FirstEnergy Ends Bid to Sell Pleasants Power Plant
In a notice filed Monday with the Public Service Commission of West Virginia, FirstEnergy Corp. stated that it will stop fighting to transfer ownership of the Pleasants power plant to Monongahela Power and Potomac Edison, FirstEnergy’s West Virginia utilities. This ends a hotly contested case where numerous groups and customers lined up in opposition to the deal.
For more than a year, Ohio-based FirstEnergy has been trying to transfer the Pleasants plant near Parkersburg, owned by FirstEnergy’s unregulated subsidiary Allegheny Energy Supply, to Mon Power and Potomac Edison. FirstEnergy pursued the transfer even though its West Virginia subsidiaries, which are regulated, did not need the plant to meet the needs of customers. If this scheme had succeeded, Mon Power and Potomac Edison customers would have assumed all of the plant’s costs and financial risks, while FirstEnergy and its shareholders would receive a guaranteed revenue stream.

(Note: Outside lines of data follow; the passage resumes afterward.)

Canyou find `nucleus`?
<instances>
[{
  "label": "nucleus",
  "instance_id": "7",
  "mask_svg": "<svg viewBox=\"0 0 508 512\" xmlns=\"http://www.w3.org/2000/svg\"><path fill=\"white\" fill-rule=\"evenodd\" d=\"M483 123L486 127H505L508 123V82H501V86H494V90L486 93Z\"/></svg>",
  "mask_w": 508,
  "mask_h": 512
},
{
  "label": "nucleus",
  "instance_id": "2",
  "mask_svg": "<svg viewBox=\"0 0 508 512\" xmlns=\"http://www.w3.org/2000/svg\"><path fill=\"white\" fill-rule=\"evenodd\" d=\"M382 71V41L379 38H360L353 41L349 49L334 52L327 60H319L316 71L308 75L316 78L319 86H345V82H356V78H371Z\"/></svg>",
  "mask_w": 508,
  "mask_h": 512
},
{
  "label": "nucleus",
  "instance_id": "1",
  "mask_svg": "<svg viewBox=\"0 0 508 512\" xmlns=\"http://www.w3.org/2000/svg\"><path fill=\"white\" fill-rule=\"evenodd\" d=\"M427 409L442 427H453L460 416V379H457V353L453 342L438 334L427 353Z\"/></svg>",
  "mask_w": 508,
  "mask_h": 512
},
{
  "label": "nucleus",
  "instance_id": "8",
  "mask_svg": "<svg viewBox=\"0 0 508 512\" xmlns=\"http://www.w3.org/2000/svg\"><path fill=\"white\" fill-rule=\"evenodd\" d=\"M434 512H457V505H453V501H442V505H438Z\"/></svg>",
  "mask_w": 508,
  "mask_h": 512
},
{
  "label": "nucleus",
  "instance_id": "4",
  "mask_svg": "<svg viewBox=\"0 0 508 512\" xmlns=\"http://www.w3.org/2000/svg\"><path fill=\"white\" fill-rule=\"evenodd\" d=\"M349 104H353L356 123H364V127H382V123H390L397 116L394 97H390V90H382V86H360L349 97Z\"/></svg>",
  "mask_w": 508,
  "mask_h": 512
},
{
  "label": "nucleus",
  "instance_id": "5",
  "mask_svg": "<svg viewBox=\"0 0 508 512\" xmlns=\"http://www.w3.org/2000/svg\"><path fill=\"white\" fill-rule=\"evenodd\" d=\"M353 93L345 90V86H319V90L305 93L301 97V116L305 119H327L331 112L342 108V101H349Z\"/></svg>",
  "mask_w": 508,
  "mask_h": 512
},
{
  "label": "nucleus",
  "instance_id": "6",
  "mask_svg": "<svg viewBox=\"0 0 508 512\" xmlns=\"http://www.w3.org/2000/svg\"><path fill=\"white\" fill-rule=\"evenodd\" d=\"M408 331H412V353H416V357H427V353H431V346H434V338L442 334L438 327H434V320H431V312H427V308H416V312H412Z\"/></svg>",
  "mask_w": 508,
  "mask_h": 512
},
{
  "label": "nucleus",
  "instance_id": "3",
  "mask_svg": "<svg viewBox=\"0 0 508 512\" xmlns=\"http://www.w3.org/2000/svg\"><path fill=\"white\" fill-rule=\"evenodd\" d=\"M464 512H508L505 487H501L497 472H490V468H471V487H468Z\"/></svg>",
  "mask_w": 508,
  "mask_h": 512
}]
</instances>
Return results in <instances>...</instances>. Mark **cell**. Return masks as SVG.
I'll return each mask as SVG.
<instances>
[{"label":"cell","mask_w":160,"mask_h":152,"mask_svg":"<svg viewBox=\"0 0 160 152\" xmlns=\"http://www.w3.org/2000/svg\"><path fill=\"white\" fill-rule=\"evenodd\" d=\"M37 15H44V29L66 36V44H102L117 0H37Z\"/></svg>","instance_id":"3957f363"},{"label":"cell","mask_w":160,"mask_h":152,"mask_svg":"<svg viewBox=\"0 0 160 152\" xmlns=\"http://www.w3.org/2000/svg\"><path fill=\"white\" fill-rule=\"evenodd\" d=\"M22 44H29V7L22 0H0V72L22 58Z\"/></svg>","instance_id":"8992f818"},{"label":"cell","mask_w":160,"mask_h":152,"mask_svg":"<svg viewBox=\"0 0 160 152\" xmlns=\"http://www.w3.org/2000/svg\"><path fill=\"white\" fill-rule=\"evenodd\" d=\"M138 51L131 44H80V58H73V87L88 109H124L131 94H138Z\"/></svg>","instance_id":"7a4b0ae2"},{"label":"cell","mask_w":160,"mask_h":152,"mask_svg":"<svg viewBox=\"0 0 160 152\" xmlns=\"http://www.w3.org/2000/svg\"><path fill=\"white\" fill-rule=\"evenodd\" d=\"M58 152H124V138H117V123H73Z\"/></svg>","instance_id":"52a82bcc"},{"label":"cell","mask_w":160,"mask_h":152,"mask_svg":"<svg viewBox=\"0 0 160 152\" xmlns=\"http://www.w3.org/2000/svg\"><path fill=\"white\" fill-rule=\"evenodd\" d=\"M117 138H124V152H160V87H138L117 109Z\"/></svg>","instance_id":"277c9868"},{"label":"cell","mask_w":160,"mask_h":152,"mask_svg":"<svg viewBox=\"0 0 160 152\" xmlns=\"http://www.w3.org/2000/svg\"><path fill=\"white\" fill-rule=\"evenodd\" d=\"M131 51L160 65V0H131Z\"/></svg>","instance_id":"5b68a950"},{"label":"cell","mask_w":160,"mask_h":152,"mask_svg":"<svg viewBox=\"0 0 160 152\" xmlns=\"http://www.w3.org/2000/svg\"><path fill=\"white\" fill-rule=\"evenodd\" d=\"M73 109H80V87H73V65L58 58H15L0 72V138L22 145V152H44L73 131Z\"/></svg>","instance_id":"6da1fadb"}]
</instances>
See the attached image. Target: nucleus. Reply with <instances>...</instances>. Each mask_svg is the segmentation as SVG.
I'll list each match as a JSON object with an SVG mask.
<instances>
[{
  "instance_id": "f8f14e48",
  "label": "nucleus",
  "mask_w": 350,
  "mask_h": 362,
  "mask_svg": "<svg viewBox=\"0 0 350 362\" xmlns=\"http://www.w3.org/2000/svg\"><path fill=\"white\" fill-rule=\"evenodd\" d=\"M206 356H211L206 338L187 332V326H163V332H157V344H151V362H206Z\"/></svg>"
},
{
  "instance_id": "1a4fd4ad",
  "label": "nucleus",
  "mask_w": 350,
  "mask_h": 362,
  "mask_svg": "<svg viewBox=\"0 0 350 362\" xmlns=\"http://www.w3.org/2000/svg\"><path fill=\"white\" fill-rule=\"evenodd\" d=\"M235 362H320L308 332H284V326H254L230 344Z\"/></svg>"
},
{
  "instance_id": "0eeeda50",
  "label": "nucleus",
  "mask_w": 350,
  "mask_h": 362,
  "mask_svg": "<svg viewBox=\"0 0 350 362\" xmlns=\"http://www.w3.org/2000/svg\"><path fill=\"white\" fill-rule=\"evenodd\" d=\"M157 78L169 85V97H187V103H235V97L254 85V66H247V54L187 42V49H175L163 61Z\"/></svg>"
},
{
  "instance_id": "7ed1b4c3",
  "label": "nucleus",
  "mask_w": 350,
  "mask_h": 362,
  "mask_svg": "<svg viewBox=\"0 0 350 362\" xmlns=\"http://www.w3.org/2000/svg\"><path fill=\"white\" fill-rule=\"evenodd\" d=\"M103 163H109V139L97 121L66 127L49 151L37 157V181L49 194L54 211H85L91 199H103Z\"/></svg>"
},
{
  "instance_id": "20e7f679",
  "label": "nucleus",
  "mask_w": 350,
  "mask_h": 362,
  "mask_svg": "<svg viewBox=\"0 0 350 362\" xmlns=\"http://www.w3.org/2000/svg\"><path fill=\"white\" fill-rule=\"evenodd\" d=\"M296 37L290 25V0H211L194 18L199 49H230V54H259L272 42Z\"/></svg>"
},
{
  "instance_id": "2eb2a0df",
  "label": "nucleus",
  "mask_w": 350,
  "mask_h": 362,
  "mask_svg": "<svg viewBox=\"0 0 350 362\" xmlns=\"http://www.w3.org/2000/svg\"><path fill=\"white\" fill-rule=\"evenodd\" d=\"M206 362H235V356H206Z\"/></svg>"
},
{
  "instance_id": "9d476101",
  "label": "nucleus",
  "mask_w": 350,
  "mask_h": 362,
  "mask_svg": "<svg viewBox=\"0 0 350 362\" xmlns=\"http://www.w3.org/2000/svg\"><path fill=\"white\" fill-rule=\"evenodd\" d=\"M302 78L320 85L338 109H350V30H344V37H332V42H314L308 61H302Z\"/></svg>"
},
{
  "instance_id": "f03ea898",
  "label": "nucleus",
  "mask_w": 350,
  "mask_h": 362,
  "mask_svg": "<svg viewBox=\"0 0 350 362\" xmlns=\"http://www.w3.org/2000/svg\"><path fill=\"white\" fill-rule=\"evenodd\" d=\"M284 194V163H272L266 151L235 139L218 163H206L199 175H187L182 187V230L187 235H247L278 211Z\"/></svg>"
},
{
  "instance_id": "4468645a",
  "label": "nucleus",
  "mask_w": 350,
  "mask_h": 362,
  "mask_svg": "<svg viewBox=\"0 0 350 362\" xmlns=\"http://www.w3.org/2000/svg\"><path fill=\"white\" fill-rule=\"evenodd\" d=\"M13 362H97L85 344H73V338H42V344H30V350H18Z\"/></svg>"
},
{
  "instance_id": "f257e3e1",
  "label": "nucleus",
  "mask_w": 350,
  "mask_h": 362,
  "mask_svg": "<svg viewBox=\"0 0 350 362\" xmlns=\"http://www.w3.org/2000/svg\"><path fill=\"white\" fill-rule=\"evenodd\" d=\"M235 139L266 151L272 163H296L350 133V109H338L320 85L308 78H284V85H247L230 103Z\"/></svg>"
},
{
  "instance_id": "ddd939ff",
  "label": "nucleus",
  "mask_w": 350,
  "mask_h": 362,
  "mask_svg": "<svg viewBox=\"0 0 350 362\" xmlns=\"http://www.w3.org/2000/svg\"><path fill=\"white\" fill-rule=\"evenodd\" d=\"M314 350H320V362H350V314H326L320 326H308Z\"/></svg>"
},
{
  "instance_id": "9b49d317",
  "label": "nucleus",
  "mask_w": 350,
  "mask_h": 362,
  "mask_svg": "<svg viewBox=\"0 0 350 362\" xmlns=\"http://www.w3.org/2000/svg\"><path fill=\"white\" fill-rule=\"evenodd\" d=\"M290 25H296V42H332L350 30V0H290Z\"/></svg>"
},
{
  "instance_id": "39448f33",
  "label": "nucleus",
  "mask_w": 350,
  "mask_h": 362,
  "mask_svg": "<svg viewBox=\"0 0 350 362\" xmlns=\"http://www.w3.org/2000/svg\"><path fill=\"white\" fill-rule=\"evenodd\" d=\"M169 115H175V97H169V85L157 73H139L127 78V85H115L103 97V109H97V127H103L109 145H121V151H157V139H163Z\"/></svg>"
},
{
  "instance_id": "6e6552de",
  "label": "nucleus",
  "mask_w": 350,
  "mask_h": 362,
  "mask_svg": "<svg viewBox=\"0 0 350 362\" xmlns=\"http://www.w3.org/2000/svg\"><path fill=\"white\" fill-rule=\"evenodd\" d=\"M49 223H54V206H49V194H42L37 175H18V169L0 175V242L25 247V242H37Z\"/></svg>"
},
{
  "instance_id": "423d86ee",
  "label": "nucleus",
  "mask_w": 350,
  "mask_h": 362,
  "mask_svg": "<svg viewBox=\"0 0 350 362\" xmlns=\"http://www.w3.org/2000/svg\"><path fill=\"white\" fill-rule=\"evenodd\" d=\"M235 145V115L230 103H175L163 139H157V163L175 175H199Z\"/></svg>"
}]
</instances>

“This is a major win for the 530,000 Mon Power and Potomac Edison consumers in West Virginia,” said Emmett Pepper, executive director of Energy Efficient West Virginia. “This deal was bad from the beginning and the extensive evidence presented at the PSC proceeding made clear that the proposed transfer would benefit FirstEnergy and hurt West Virginians struggling to survive in today’s economy.”
FirstEnergy’s announcement followed setbacks at both the Federal Energy Regulatory Commission (FERC) and the West Virginia PSC. On Jan. 12, FERC denied FirstEnergy’s request because of concerns that West Virginia customers would be forced to subsidize FirstEnergy’s unregulated business. And on Jan. 26, the PSC established several conditions aimed at protecting customers from financial and legal risks that FirstEnergy would have to meet if the transfer went forward. Solar United Neighbors of West Virginia and West Virginia Citizen Action Group, represented by Earthjustice, challenged FirstEnergy’s proposal at both FERC and the PSC.
In its letter Monday, FirstEnergy said it would not appeal FERC’s decision. FirstEnergy also said in the letter it would not agree to the PSC’s conditions, because it would expose the company to unacceptable risks — the very risks FirstEnergy tried to force on customers through its proposal. “We were heartened by FERC’s decision and are thrilled to see FirstEnergy bail on its attempt to get corporate welfare from hard-working West Virginians,” said Karan Ireland of Solar United Neighbors of West Virginia. “This is proof that the average person can stand up to a corporation and make a difference.”
More than 2,500 people, businesses, nonprofits and cities opposed the Pleasants sale by speaking at the PSC’s three public hearings, passing municipal resolutions, filing letters of protest with the PSC, writing letters to the editor, and signing petitions. West Virginians For Energy Freedom, a coalition of community members, local businesses, and public officials, have vigorously opposed the Pleasants deal from the beginning.
Impacts of the proposed Pleasants transfer:
- The Pleasants deal would have cost the average residential household approximately $69 each year for the next 15 years, according to expert testimony in the case before the PSC. In total that’s a net present value loss of $470 million that Mon Power and Potomac Edison customers would have been forced to bear.
- Schools, hospitals, and manufacturers in West Virginia would have expected Mon Power and Potomac Edison electric bills to increase more than $230 million over the next 15 years, according to a report by consultants RunnerStone, LLC in December. Solar United Neighbors of West Virginia asked RunnerStone to provide estimated impacts of the Pleasants transfer on schools (primary, secondary and colleges and universities), inpatient and outpatient hospitals, and manufacturers.
According to the report:
- A medium-size manufacturing facility that spends around $600,00 annually on energy would have paid about $234,000 in added costs; a large manufacturing facility would have paid an additional $3.1 million.
- 53% of West Virginia schools are served by Mon Power and Potomac Edison and would have paid $42.8 million more on electric bills. A district with three elementary schools would pay about $235,000. The Morgan County school district, for example, would fall into this category.
- Hospitals served by Mon Power and Potomac Edison — many in rural areas already struggling to keep doors open — could have experienced a $7.5 million increase in energy budgets. A 425,500-square-foot inpatient hospital would have paid about $450,000 in added costs. For comparison, Ruby Memorial Hospital at West Virginia University is a 500,000-square-foot building.